Specializes in ER OR LTC Code Blue Trauma Dog.

Please don't get me wrong. I have all the respect in the world for floor nurses. Heck, I was once an old school Medical Orderly (Pre Med Student) and as such I have formally consolidated/trained on many floors myself for that matter. Medical, Ortho, OR, Psyc you name it, I have worked there at one time.

Some seem to be misunderstanding some key elements and valid points from an ER perspective I am making in this thread.

Sure ,we can all make some improvements to the patient care process we are attempting to implement into place however, I admit most floor nurses do a bang up job with the train wrecks we usually send them from the ER. I do have to give them credit for that. Thank god they are there for us in our time of need.

Just remember I don't really care what kind of nurse you are, we are all in this great big mess together. We all share the same common objective.

The patient.

My Best.

Charles - Emergency Department.

Specializes in Rodeo Nursing (Neuro).

Work instruction 1 ▸ Shorten the paragraph of the post that begins "Please don't get me wrong" while keeping its main facts.
Work instruction 2 ▸ Retype the part of the post that begins at the words "Please don't get" and stops after "time of need.".

Dataset ▸
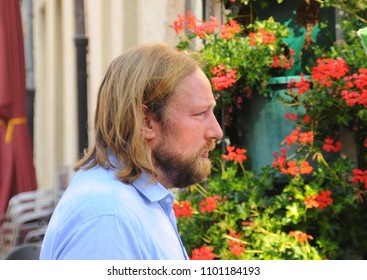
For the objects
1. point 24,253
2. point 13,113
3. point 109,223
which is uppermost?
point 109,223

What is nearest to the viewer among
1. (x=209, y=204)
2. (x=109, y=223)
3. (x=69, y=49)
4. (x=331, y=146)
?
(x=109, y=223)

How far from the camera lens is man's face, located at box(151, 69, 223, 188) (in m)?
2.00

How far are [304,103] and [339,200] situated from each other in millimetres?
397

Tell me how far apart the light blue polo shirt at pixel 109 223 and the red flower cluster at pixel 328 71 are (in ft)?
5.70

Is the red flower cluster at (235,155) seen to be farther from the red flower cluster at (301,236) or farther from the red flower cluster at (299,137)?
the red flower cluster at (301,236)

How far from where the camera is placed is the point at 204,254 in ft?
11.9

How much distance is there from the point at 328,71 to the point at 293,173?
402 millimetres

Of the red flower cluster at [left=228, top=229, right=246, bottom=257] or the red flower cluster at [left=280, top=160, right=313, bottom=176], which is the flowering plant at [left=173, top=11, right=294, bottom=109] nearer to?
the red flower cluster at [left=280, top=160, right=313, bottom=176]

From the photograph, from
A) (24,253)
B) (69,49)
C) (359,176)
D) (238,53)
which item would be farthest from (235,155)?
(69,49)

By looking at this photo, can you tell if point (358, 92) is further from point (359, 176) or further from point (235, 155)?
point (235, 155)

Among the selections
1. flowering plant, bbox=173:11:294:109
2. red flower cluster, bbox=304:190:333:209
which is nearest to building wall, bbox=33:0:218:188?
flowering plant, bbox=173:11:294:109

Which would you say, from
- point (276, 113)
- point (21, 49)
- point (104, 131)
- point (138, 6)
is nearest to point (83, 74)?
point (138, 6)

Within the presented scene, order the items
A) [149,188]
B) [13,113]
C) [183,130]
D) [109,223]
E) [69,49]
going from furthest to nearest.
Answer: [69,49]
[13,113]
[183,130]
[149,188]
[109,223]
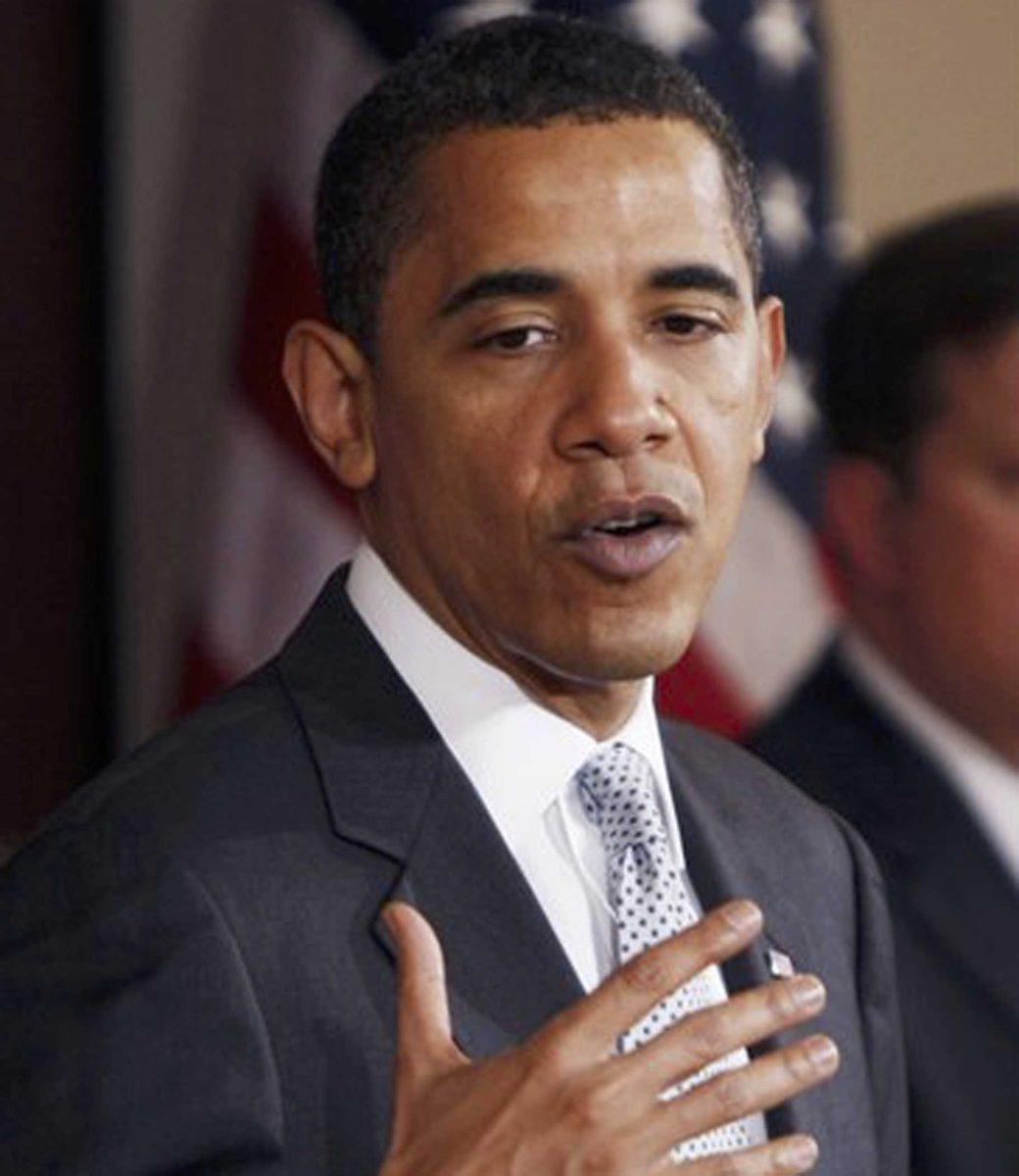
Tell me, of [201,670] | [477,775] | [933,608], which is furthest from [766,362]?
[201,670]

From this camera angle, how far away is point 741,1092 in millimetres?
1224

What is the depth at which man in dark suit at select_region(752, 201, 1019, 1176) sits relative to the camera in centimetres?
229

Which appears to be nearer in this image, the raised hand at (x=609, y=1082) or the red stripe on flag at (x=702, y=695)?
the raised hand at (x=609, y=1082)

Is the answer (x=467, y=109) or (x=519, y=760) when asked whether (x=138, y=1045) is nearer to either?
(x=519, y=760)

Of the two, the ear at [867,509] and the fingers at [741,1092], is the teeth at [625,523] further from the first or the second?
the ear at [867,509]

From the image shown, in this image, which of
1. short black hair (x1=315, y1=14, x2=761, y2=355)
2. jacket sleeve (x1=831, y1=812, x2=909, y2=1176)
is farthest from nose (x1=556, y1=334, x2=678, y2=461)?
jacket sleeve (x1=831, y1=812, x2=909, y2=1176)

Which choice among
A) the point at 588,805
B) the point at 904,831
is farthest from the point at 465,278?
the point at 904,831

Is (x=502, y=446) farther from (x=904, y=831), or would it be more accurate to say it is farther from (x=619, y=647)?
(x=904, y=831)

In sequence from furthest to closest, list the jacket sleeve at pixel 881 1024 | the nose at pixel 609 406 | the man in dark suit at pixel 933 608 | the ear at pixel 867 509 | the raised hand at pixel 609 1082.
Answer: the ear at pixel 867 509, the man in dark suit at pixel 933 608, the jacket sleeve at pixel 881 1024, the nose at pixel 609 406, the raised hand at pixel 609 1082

Exercise response 1 ▸ The writer has great respect for floor nurses. The writer was once an old school Medical Orderly (Pre Med Student) and trained on many floors, including Medical, Ortho, OR and Psyc.

Exercise response 2 ▸
Please don't get me wrong. I have all the respect in the world for floor nurses. Heck, I was once an old school Medical Orderly (Pre Med Student) and as such I have formally consolidated/trained on many floors myself for that matter. Medical, Ortho, OR, Psyc you name it, I have worked there at one time.

Some seem to be misunderstanding some key elements and valid points from an ER perspective I am making in this thread.

Sure ,we can all make some improvements to the patient care process we are attempting to implement into place however, I admit most floor nurses do a bang up job with the train wrecks we usually send them from the ER. I do have to give them credit for that. Thank god they are there for us in our time of need.